Locally induced Galois representations with exceptional residual images

TL;DR

This paper classifies certain Galois representations with exceptional residual images, proving restrictions on their local induction properties and linking them to modular forms and class number conditions.

Contribution

It provides a classification of locally induced Galois representations with exceptional residual images, revealing new constraints and connections to modular forms.

Findings

If a level one eigenform's Galois representation has exceptional residual image, then it is not locally induced and has non-zero $a_p$.

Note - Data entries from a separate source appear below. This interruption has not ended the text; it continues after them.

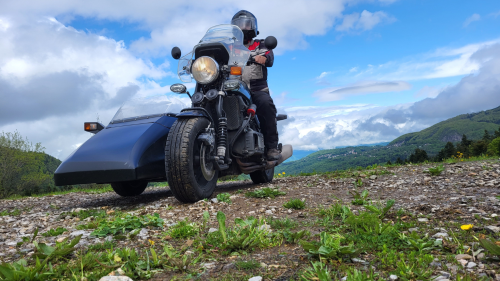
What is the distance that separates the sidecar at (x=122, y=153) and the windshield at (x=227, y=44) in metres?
0.95

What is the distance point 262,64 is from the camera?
6.15m

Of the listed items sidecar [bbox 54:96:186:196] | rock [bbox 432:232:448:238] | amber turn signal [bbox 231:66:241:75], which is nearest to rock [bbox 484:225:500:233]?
rock [bbox 432:232:448:238]

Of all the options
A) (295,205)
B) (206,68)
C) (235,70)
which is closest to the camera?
(295,205)

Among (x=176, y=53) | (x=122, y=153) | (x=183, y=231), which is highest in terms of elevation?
(x=176, y=53)

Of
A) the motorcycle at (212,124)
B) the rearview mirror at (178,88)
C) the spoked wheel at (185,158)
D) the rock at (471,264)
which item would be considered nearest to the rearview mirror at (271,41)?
the motorcycle at (212,124)

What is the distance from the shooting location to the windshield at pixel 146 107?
6.04 meters

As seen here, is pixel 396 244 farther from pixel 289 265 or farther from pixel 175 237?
pixel 175 237

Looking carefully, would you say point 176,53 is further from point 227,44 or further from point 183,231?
point 183,231

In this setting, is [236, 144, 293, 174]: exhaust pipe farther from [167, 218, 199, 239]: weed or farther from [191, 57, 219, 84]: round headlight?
[167, 218, 199, 239]: weed

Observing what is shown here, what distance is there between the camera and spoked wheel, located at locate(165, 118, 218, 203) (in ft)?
14.3

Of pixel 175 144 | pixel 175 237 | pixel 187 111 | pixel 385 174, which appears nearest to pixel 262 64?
pixel 187 111

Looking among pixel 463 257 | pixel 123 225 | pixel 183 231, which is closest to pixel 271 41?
pixel 183 231

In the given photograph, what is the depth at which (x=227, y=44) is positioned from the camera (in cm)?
548

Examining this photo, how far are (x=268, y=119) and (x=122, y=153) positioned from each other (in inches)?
117
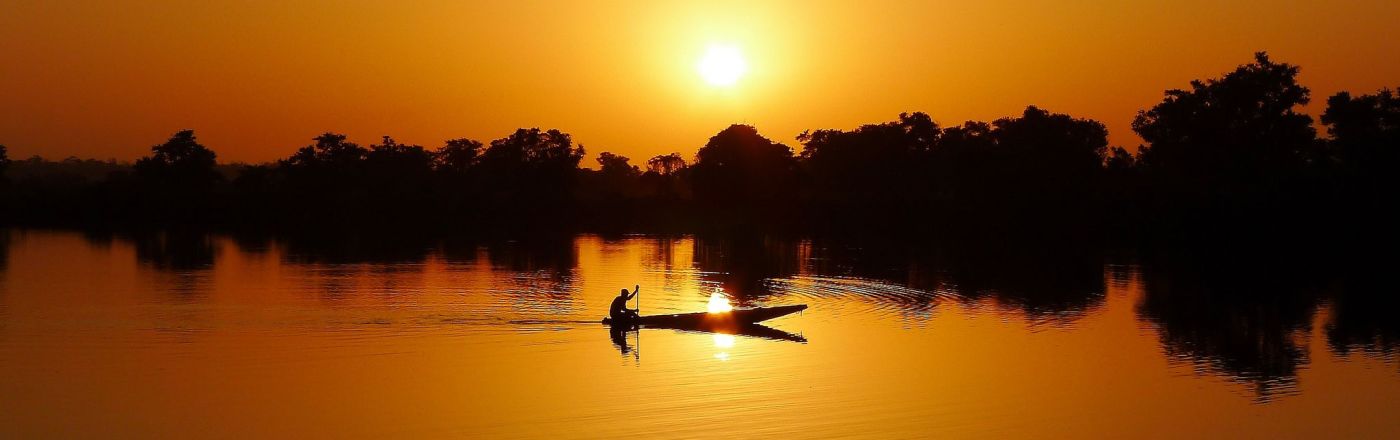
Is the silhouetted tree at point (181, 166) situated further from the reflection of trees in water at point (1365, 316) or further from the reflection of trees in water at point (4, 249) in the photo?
the reflection of trees in water at point (1365, 316)

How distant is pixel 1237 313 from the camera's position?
29.1 meters

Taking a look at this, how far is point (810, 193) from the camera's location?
10656 centimetres

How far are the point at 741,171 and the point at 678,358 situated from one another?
83778mm

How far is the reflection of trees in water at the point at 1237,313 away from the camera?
20.5 metres

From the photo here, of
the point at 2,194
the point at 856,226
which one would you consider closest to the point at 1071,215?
the point at 856,226

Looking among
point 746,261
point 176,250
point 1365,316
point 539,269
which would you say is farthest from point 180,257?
point 1365,316

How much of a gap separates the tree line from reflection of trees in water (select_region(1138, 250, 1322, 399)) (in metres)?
14.6

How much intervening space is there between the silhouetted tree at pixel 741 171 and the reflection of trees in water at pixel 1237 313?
56.6 metres

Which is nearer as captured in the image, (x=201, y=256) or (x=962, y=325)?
(x=962, y=325)

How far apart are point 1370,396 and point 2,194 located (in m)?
96.6

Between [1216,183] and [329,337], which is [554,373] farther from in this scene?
[1216,183]

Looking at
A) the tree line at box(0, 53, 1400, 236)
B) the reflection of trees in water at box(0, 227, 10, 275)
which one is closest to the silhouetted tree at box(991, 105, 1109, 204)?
the tree line at box(0, 53, 1400, 236)

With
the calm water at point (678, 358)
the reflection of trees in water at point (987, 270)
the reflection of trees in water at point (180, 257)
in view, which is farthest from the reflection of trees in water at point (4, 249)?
the reflection of trees in water at point (987, 270)

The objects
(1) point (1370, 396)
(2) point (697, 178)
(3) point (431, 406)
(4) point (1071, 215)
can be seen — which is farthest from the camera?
(2) point (697, 178)
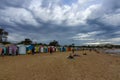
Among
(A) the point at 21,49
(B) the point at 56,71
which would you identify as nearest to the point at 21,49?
(A) the point at 21,49

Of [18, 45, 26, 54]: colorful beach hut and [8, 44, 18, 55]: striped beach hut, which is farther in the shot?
[18, 45, 26, 54]: colorful beach hut

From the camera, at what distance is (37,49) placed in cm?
4909

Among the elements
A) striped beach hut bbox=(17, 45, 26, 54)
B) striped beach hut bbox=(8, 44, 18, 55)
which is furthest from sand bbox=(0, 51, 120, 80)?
striped beach hut bbox=(17, 45, 26, 54)

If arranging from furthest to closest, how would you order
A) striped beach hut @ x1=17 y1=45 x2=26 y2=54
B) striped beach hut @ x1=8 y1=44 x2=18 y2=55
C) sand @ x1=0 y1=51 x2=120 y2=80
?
striped beach hut @ x1=17 y1=45 x2=26 y2=54, striped beach hut @ x1=8 y1=44 x2=18 y2=55, sand @ x1=0 y1=51 x2=120 y2=80

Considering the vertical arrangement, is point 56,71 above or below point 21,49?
below

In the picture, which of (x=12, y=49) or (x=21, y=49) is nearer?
(x=12, y=49)

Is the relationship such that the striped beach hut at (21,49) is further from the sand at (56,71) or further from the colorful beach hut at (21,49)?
the sand at (56,71)

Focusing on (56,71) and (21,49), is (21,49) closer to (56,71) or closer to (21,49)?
(21,49)

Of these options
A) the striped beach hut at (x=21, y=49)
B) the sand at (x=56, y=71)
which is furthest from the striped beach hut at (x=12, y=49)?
the sand at (x=56, y=71)

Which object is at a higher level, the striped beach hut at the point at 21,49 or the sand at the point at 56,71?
the striped beach hut at the point at 21,49

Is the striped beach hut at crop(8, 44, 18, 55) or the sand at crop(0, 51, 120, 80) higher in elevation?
the striped beach hut at crop(8, 44, 18, 55)

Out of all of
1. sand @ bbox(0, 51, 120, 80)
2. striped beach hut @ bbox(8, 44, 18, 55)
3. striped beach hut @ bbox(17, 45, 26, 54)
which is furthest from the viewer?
striped beach hut @ bbox(17, 45, 26, 54)

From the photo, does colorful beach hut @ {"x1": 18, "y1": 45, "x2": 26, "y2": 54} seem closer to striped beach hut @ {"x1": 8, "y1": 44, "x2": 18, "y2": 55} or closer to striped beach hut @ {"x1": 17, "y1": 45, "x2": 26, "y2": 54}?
striped beach hut @ {"x1": 17, "y1": 45, "x2": 26, "y2": 54}

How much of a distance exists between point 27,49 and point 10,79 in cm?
3131
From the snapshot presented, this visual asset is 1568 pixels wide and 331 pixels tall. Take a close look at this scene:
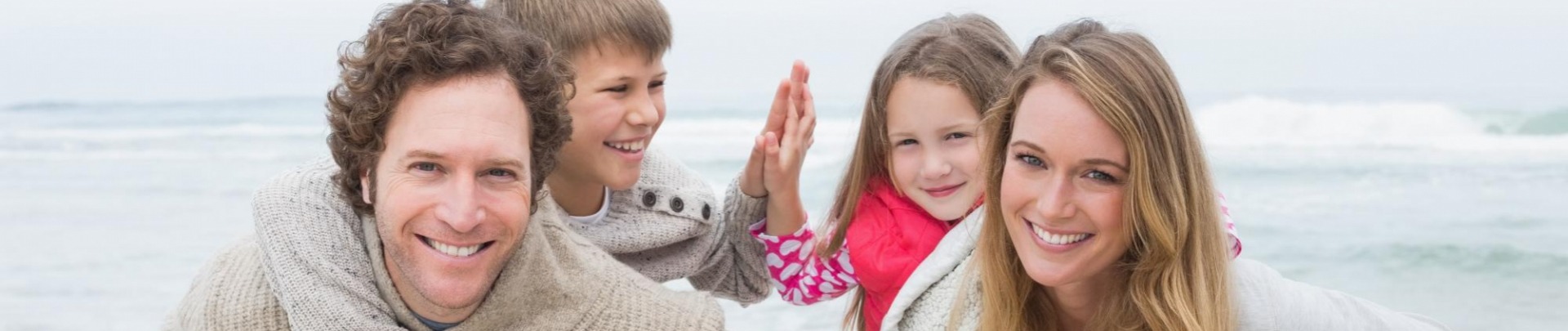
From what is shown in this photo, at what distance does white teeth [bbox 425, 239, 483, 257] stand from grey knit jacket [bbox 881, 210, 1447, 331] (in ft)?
3.84

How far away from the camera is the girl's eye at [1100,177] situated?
310 centimetres

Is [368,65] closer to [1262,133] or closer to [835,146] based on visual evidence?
[835,146]

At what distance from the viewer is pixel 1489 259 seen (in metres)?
9.21

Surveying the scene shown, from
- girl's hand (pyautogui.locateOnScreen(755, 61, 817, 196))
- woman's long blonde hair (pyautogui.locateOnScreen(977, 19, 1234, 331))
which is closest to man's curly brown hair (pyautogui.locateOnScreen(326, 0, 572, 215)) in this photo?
girl's hand (pyautogui.locateOnScreen(755, 61, 817, 196))

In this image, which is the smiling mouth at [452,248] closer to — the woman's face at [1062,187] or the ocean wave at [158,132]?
the woman's face at [1062,187]

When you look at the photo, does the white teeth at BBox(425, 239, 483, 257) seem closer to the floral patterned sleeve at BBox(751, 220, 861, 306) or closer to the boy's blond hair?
the boy's blond hair

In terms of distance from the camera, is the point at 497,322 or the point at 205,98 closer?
the point at 497,322

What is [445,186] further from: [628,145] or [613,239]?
[613,239]

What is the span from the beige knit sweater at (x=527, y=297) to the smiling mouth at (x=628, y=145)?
34 cm

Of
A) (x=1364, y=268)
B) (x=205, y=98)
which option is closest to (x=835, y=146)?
(x=1364, y=268)

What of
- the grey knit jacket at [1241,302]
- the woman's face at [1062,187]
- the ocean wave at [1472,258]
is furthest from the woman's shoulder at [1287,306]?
the ocean wave at [1472,258]

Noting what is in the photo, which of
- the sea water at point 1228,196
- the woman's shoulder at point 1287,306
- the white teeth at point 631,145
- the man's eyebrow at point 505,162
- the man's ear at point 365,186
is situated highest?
the man's eyebrow at point 505,162

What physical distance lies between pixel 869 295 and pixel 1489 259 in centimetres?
662

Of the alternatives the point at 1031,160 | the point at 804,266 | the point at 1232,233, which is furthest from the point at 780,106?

Locally induced representations with exceptional residual images and certain class number conditions have finite image up to a twist.

Abstract

In this paper, we classify all continuous Galois representations $\rho:\mathrm{Gal}(\overline{\mathbf{Q}}/\mathbf{Q})\to \mathrm{GL}_2(\overline{\mathbf{Q}}_p)$ which are unramified outside $\{p,\infty\}$ and locally induced at $p$, under the assumption that $\overline{\rho}$ is exceptional, that is, has image of order prime to $p$. We prove two results. If $f$ is a level one cuspidal eigenform and one of the $p$-adic Galois representations $\rho_f$ associated to $f$ has exceptional residual image, then $\rho_f$ is not locally induced and $a_p(f)\neq 0$. If $\rho$ is locally induced at $p$ and with exceptional residual image, and furthermore certain subfields of the fixed field of the kernel of $\overline{\rho}$ are assumed to have class numbers prime to $p$, then $\rho$ has finite image up to a twist.